▸ Brano di partenza:

È così. I populismi fanno leva sulle istanze nazionali. Salvo riscoprire l’Ue quando arrivano al governo. È questo meccanismo che dobbiamo scardinare per essere persuasivi verso i cittadini.

Ma come?

Occorre intervenire come priorità sul funzionamento dell’Unione più che pensare a nuovi strumenti, tipo un nuovo Recovery plan. Sono molto preoccupato per il peso crescente che ha il Consiglio Europeo. Se vediamo le istituzioni come un grande edificio, il piano più alto è quello occupato dai vertici fra capi di Stato e di governo; la Commissione sta sotto e un po’ tutti, nel prendere decisioni operative, si fanno condizionare dallo spirito del piano di sopra. Non dovrebbe essere così.

Lei sarà per sempre associato al governo di fine 2011, nato sulla spinta della Bce e dei mercati. Non crede che siano, in parte, anche operazioni simili a minare la fiducia dei cittadini?

Un po’ sì, perché si palesa un circuito delle decisioni che viene dal di fuori, eterodiretto. E sicuramente nel 2011 l’influenza della Bce fu molto forte. Per di più non era una sua competenza diretta. D’altra parte, è anche vero che quelle politiche restrittive andavano fatte in quella fase storica, si rischiava di far fallire un Paese con lo spread a 574.

Lei nel libro rifiuta l’etichetta di fautore dell’austerità e chiama in causa anche Draghi (che cofirmò con Trichet la lettera della Bce) e Berlusconi.

Sì, perché assieme a una serie di misure che tanti , me compreso, ritenevano giuste e urgenti, c’erano altre richieste che si potevano rifiutare, come fece la Spagna di Zapatero. Mi riferisco in particolare all’anticipo al 2013 del pareggio di bilancio, che fu imposto e venne accettato da Berlusconi. Mentre io poi tentai, invano, di riprocrastinarlo al 2014.

Peraltro, dopo il suo governo i partiti populisti e sovranisti non vinsero le elezioni del 2013. Mentre questo è avvenuto dopo il governo Draghi nel 2022.

Sì, è così. Vede, quando parliamo di Europa tendiamo a vedere come “creatori” di problemi solo sovranisti e popu-listi, ma sono sempre stato convinto che – già prima del 2019 – anche i partiti tradizionali europeisti, popolari, socialisti e liberali, abbiano contribuito. Perché non hanno dato priorità alla costruzione dell’Europa. E se i cittadini non vedono l’Ue che cresce, finiscono col cercare altro. Ecco, Meloni è stata brava, evidentemente, a incarnare questo “altro”.

La sua lista Scelta civica fu basata sull’assunto che in Italia servisse un’operazione-verità come premessa per una “politica seria” e non eterodiretta.

▸ Compiti da svolgere:
1 - Scrivi tutte le persone che il brano chiama per nome.
2 - Riporta parola per parola il pezzo del brano che comincia con le parole contenenti "Un po’ sì, perché" e finisce con "riprocrastinarlo al 2014.".
3 - Per ognuna di queste frasi, di' se va d'accordo con il brano e cita le parole che lo dimostrano:
(a) Berlusconi accettò di anticipare al 2013 il pareggio di bilancio.
(b) La Spagna di Zapatero accettò tutte le richieste.
(c) Nell'immagine dell'edificio, la Commissione occupa il piano più alto.

▸ Materiale raccolto:

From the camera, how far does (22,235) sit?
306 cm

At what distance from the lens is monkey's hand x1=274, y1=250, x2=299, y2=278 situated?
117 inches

▸ Soluzioni degli esercizi:
1 - Draghi, Trichet, Berlusconi, Zapatero, Meloni

2 -
Un po’ sì, perché si palesa un circuito delle decisioni che viene dal di fuori, eterodiretto. E sicuramente nel 2011 l’influenza della Bce fu molto forte. Per di più non era una sua competenza diretta. D’altra parte, è anche vero che quelle politiche restrittive andavano fatte in quella fase storica, si rischiava di far fallire un Paese con lo spread a 574.

Lei nel libro rifiuta l’etichetta di fautore dell’austerità e chiama in causa anche Draghi (che cofirmò con Trichet la lettera della Bce) e Berlusconi.

Sì, perché assieme a una serie di misure che tanti , me compreso, ritenevano giuste e urgenti, c’erano altre richieste che si potevano rifiutare, come fece la Spagna di Zapatero. Mi riferisco in particolare all’anticipo al 2013 del pareggio di bilancio, che fu imposto e venne accettato da Berlusconi. Mentre io poi tentai, invano, di riprocrastinarlo al 2014.

3 -
(a) Sì: «all’anticipo al 2013 del pareggio di bilancio, che fu imposto e venne accettato da Berlusconi».
(b) No: «c’erano altre richieste che si potevano rifiutare, come fece la Spagna di Zapatero».
(c) No: «il piano più alto è quello occupato dai vertici fra capi di Stato e di governo; la Commissione sta sotto».